The overall sound is clean, clear, open, and transparent. The piano actually has a little bit of weight — something missing from most copies. You get wonderful energy and presence with lots of texture to the instruments.
What amazing sides such as these have to offer is not hard to hear:
- The biggest, most immediate staging in the largest acoustic space
- The most Tubey Magic, without which you have almost nothing. CDs give you clean and clear. Only the best vintage vinyl pressings offer the kind of Tubey Magic that was on the tapes in 1965
- Tight, note-like, rich, full-bodied bass, with the correct amount of weight down low
- Natural tonality in the midrange — with all the instruments having the correct timbre
- Transparency and resolution, critical to hearing into the three-dimensional studio space
No doubt there’s more but we hope that should do for now. Playing the record is the only way to hear all of the qualities we discuss above, and playing the best pressings against a pile of other copies under rigorously controlled conditions is the only way to find a pressing that sounds as good as this one does.
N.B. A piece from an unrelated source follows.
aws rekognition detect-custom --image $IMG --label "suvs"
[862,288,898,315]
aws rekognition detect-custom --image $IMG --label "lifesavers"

What We Listen For on The Kink Kontroversy
- Energy for starters. What could be more important than the life of the music?
- Then: presence and immediacy. The vocals aren’t “back there” somewhere, lost in the mix. They’re front and center where any recording engineer worth his salt would put them.
- The Big Sound comes next — wall to wall, lots of depth, huge space, three-dimensionality, all that sort of thing.
- Then transient information — fast, clear, sharp attacks, not the smear and thickness so common to these LPs.
- Tight punchy bass — which ties in with good transient information, also the issue of frequency extension further down.
- Next: transparency — the quality that allows you to hear deep into the soundfield, showing you the space and air around all the instruments.
- Extend the top and bottom and voila, you have The Real Thing — an honest to goodness Hot Stamper.
Milk Cow Blues
Ring the Bells
Gotta Get the First Plane Home
When I See That Girl of Mine
I Am Free
Till the End of the Day
The World Keeps Going Round
I’m On an Island
Where Have All the Good Times Gone
It’s Too Late
What’s in Store for Me
You Can’t Win
Allmusic Rave Review
The Kinks came into their own as album artists — and Ray Davies fully matured as a songwriter — with The Kink Kontroversy, which bridged their raw early British Invasion sound with more sophisticated lyrics and thoughtful production.
There are still powerful ravers like the hit “Till the End of the Day” (utilizing yet another “You Really Got Me”-type riff) and the abrasive, Dave Davies-sung cover of “Milk Cow Blues,” but tracks like the calypso pastiche “I’m on an Island,” where Ray sings of isolation with a forlorn yet merry bite, were far more indicative of their future direction.
Other great songs on this underrated album include the uneasy nostalgia of “Where Have All the Good Times Gone?,” the plaintive, almost fatalistic ballads “Ring the Bells” and “The World Keeps Going Round,” and the Dave Davies-sung declaration of independence “I Am Free.”